Exercise description: Apart from the pictures, every line below needs to be reproduced verbatim.

Data section:
-*-*-

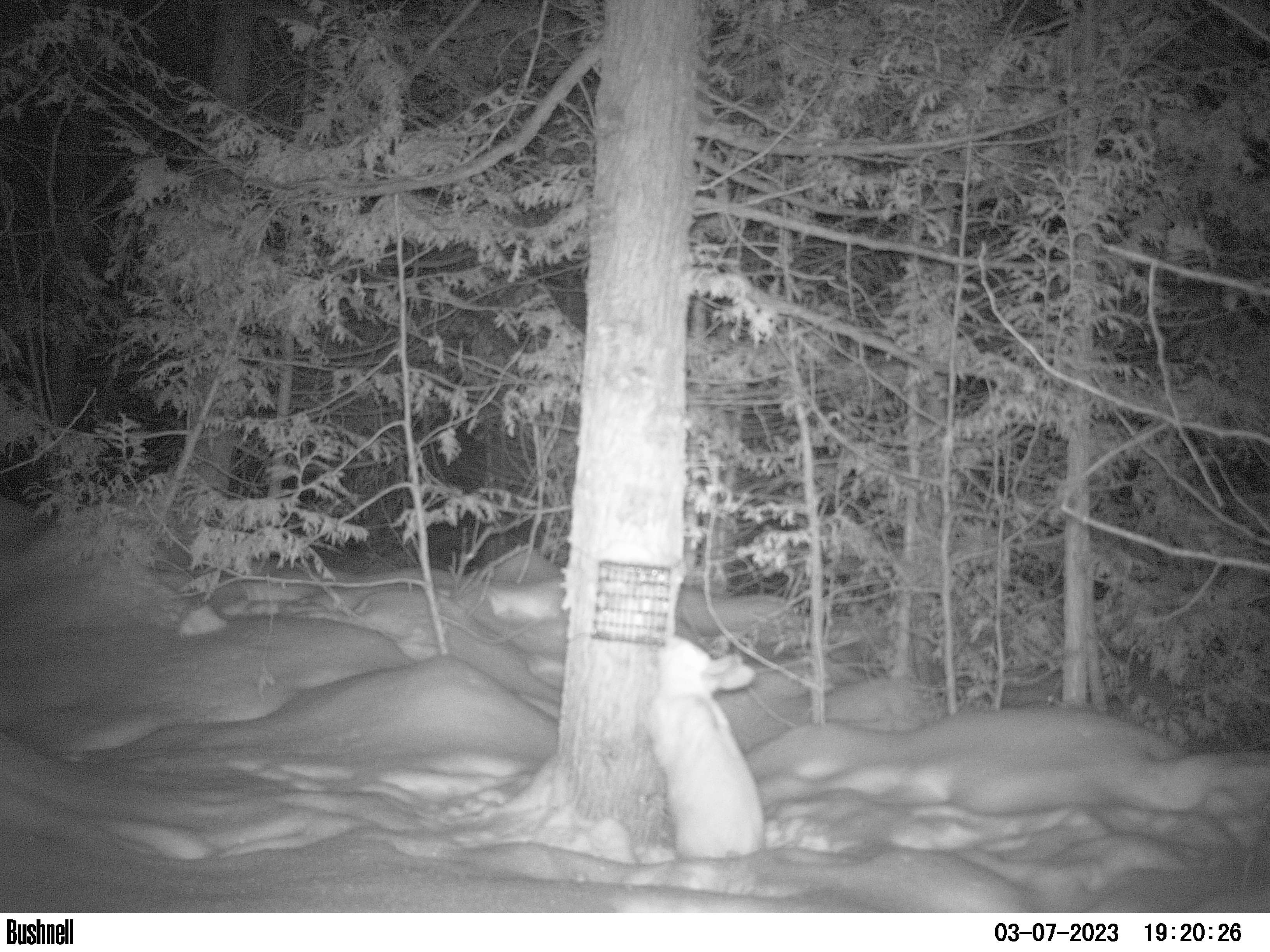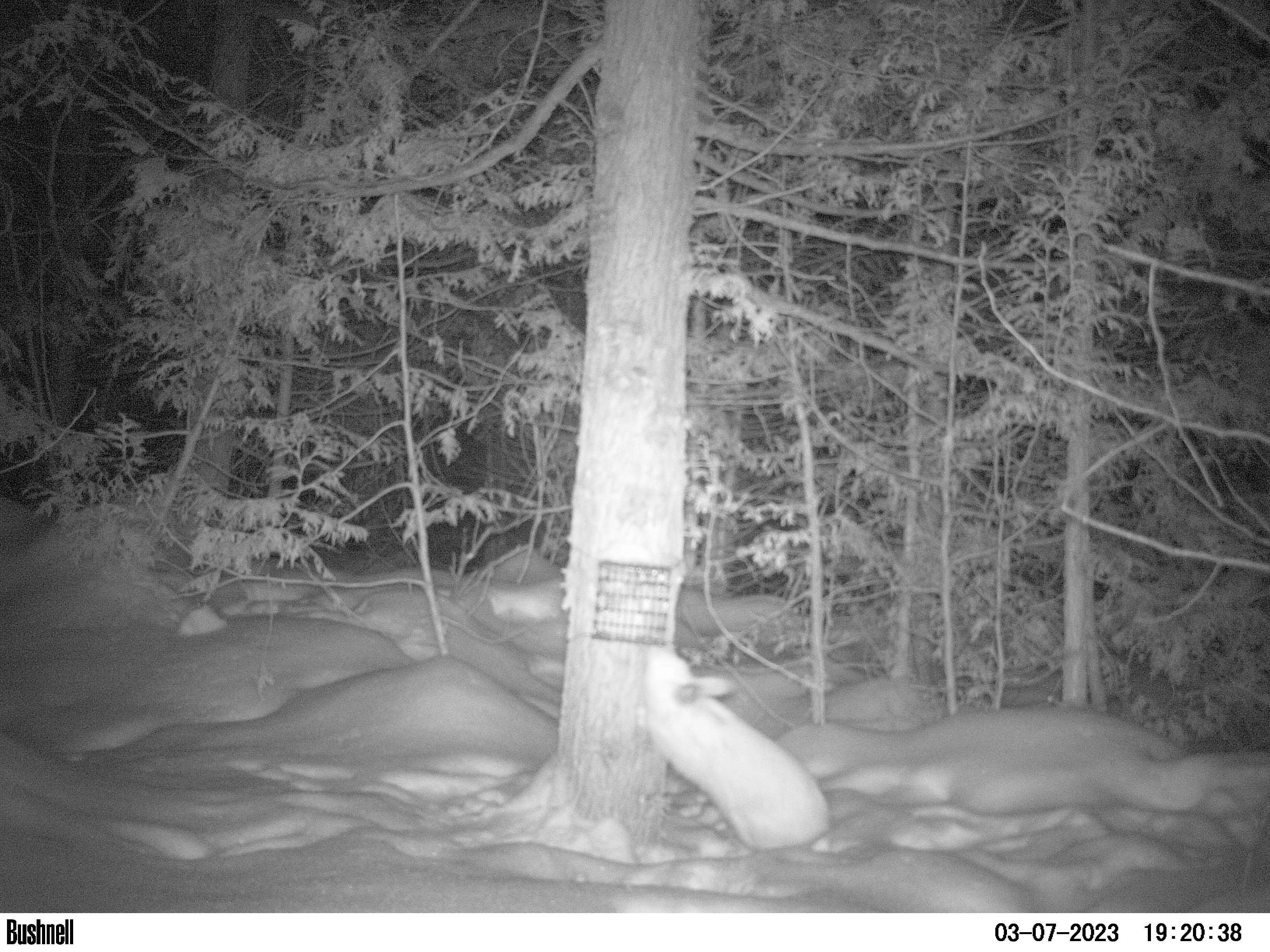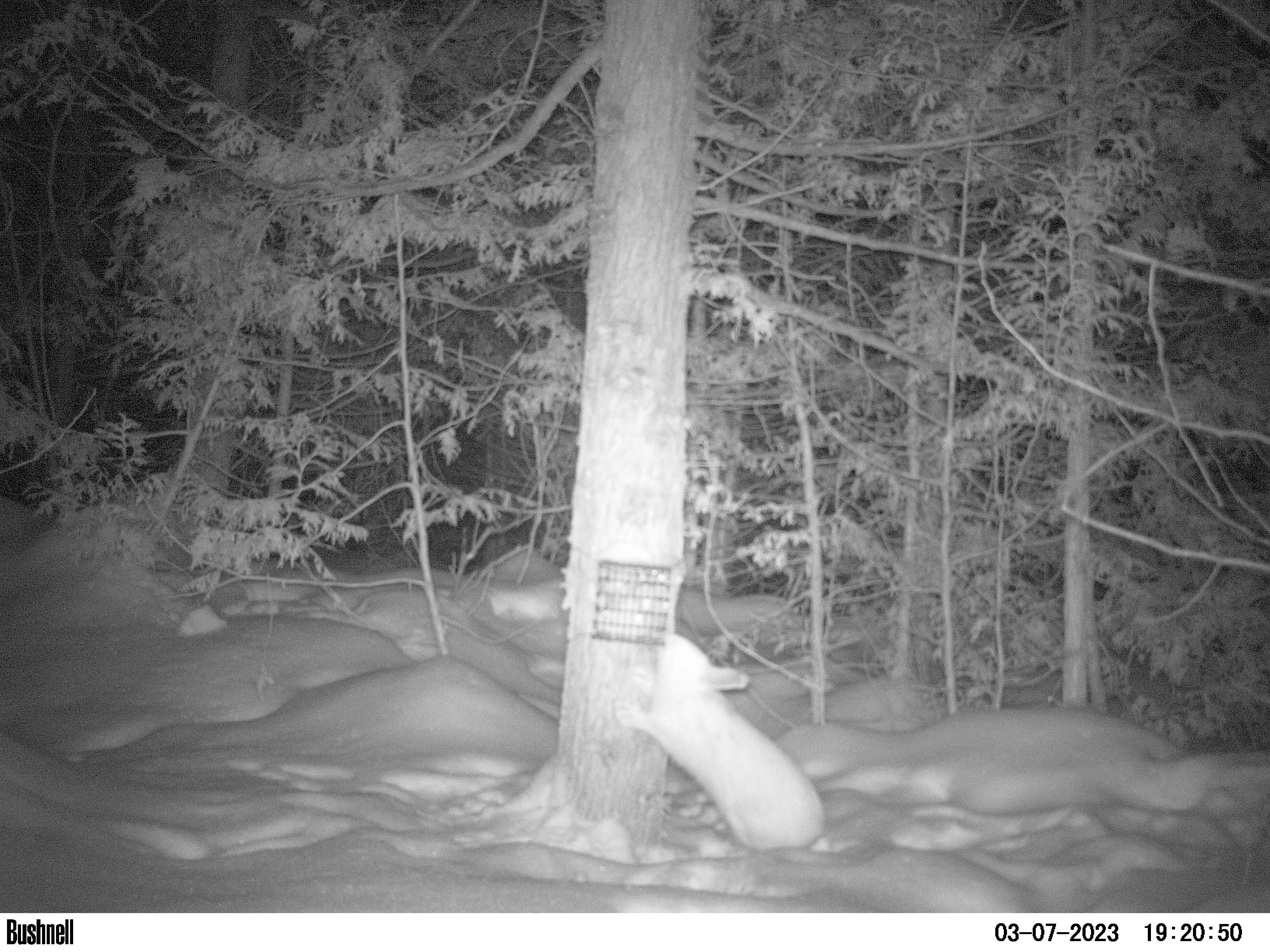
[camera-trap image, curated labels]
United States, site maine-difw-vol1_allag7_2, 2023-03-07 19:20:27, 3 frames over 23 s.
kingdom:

-*-*-

Task solution:
[camera-trap image, curated labels]
United States, site maine-difw-vol1_allag7_2, 2023-03-07 19:20:27, 3 frames over 23 s.
kingdom:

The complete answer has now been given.